Unsere Gesamtverluste einschließlich der nur vorübergehend ausfallenden
Leichtverwundeten erreichten aber nicht einmal die Zahl allein der gefangenen
Franzosen. Deren Verluste an Toten waren außerordentliche. Nach Aussage
der Gefangenen waren die Kompagnien schon vor unserem Angriff nur durch
unser Artilleriefeuer auf 60 bis 70 Mann zusammengeschmolzen.
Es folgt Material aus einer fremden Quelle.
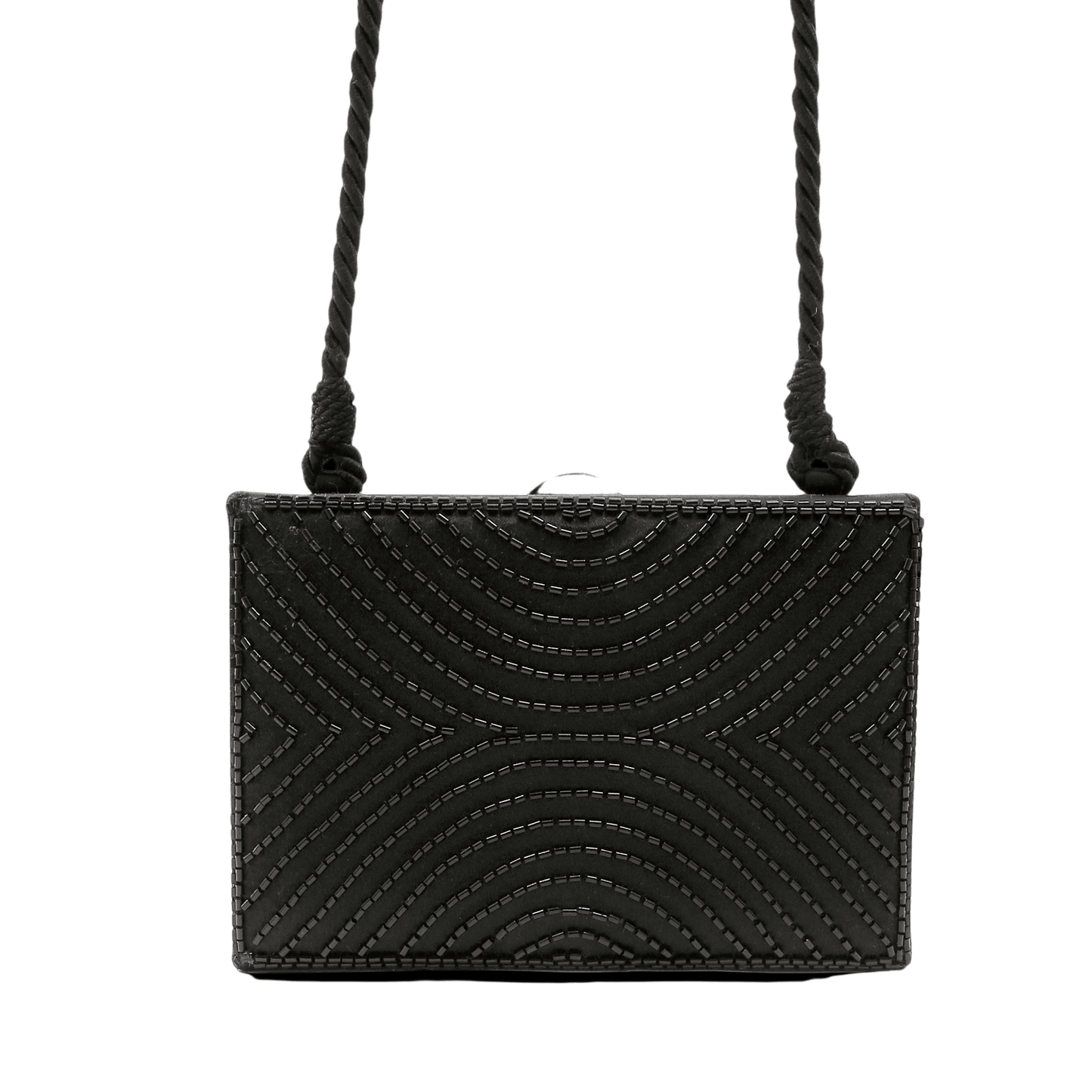 Chanel Black Vintage Beaded Mini Box Evening Bag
In dem eingangs
erwähnten amtlichen Bericht ist betont, daß die französischen Soldaten
den Priesterwald als "unsern Wald" ungleich sinniger bezeichnen
als die Deutschen, die ihn "Todeswald" oder "Wald der Witwen"
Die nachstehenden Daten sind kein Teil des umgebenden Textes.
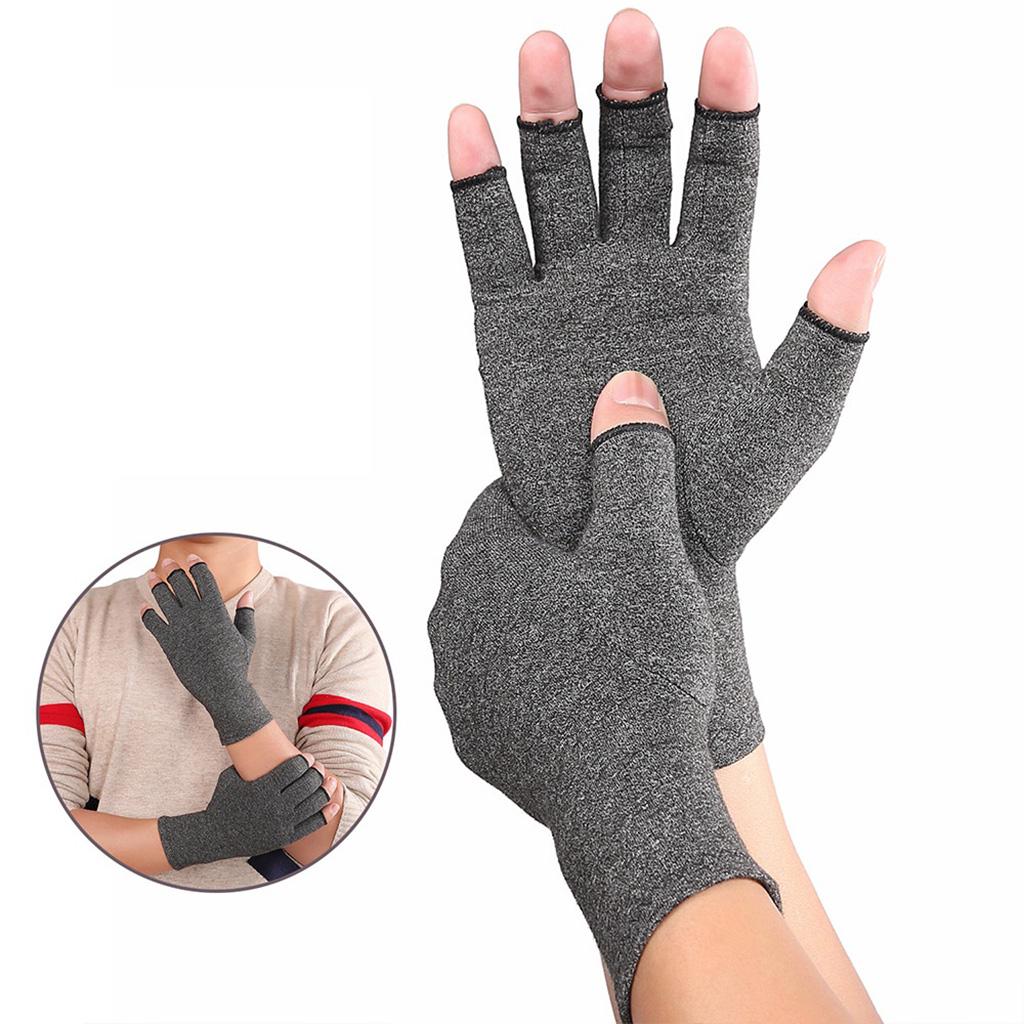 Compression Gloves Hands Arthritis Carpal Tunnel Support Brace  L Gray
nennen. Die Phantasie des Berichterstatters in Ehren. Uns ist indessen
von einer derartig geschmackvollen Benamung nichts bekannt. Am 4. Juli
ist aber der Priesterwald den Franzosen zum "Todeswald" geworden.
Selbstverständlich mußten wir damit rechnen, daß der Feind uns den Gewinn
bald streitig machen würde. Schon in der Nacht zum 5. Juli setzte er zu
dem erwarteten Gegenangriff an. Wir konnten diesen, wie auch die späteren,
abweisen. Unter den Gefangenen befinden sich auch farbige Franzosen. Söhne
der Insel Réunion sind es, die zum Kampfe für Zivilisation und Kultur
herangeholt sind.
Nicht nur in ihrer Uniform sind sie französische Soldaten geworden, sondern
auch in ihrer Gesinnung. Denn gleich diesen sagten sie bei ihrer Vernehmung
aus, daß sie französischen Zeitungen keinen Glauben mehr schenken, daß
sie, des Krieges müde, den Frieden wollen, sei er zugunsten Frankreichs
oder nicht. Anscheinend ist diese Stimmung auch in der Bevölkerung nicht
selten. In Pont-à-Mousson sollen Frauen das Automobil des Präsidenten
der Republik mit Steinen beworfen haben unter dem Rufe, sie wollten den
Frieden, sie wollten ihre Söhne zurückhaben.